You locked me up in jail for the first time for six months for doing nothing to you.
You put me on a three years trial for horrible crimes like terrorism, treasonable felony, cultism, and an attempt to overthrow the government.
My younger brother, Agbibia, who worked with me, died while you incarcerated me and I was never allowed to even see his body before burial.
CrossRiverWatch office was surrounded and destroyed by your security agents who shot tear gas canisters on our faces.
You arrested my two editors and colleagues, Jonathan Ugbal and Jeremiah Archibong, and put them too on trial for two years for doing nothing.
Our work In the CrossRiverWatch office cannot go on as calibrated because of incessant surveillance by your security goons and the threat to the lives of my staff.
You stopped me from building my house in Obudu and called it a boys quarters. Annexed my property and turned it into a truck yard. That house would have been standing beautifully by now.
Again, you arrested me a second time and three others and got us thoroughly beaten up on June 12 the following year. We were all blindfolded. Our hands were tied to the back and stripped to our pants with a poisonous substance sprayed into our noses, for no offense other than coming out to mark June 12 in Calabar.
My wife and daughter have remained almost permanently on the edge because of constant monitoring by strange faces on her business premises; making her afraid of going to work.
And now your empty-headed brother who is living on stolen money and his baby lawyer wife who cannot write a simple examination that everyone else writes, have the courage to come and surround my house with policemen and take me to lock up in a dungeon in Abuja.
But you know what, you want to come to Bedia my village, and campaign for votes ba? What will you be telling my community when you arrive? That you are a troubler of their beloved son? What project will you point to in Bedia that you have done?
I am not angry because all unmerited suffering is redemptive. But I am a student of history. I won’t forget. You are already paying for your sins while I am reaping from my travails. There is nothing again you do that you will get right until you propitiate for your injustice.
Retire, go home and ask God for forgiveness.

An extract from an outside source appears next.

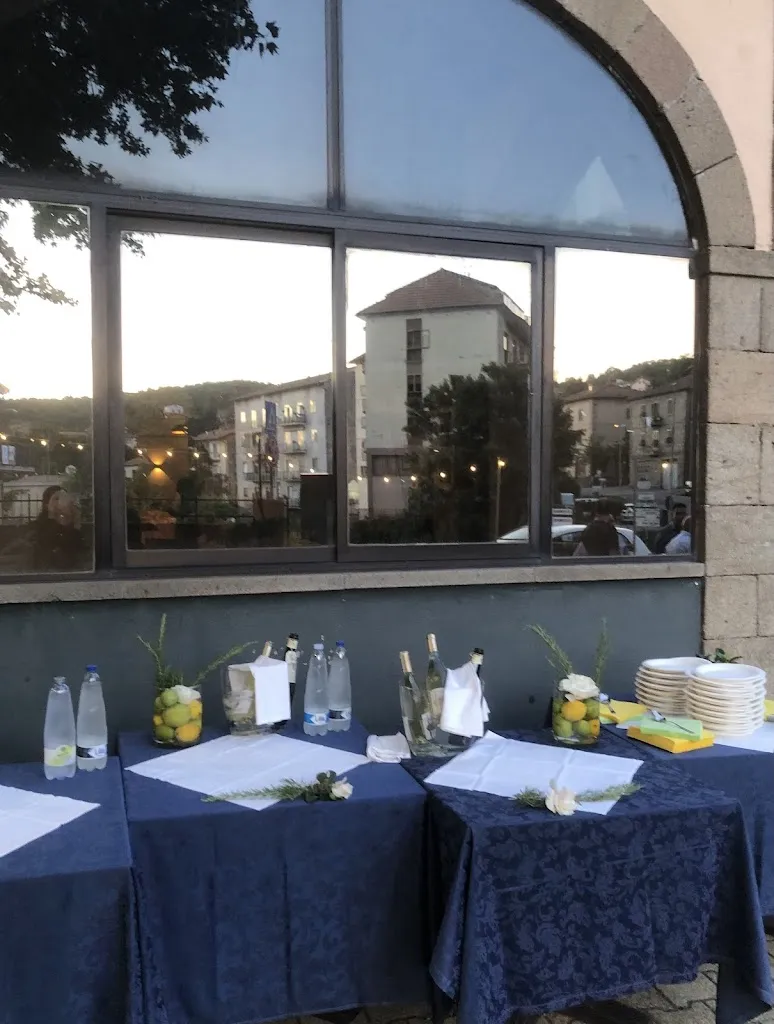 Ristorante pizzeria AL PARCHETTO restaurant in Arcidosso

Yet you seek to embarrass yourself wanting another position. Pray and pray hard that the day your adversities commence as they surely will when they shall enter your home through the ceiling, when you will be on your knees seeking help when not many will take your calls again, it is this same person you did all these to that thou shalt call, pray I shall answer thee.
As for your buffonic brother and baby lawyer, they are not far off from the pit they dug for themselves.
But if only the emperor had known, he would have chosen a different path.
Yours sincerely.
Citizen Agba Jalingo is the Publisher of CrossRiverWatch and a rights activist, a Cross Riverian, and writes in from Lagos.
NB: Opinions expressed in this article are strictly attributable to the author, Agba Jalingo, and do not represent the opinion of CrossRiverWatch or any other organization the author works for/with.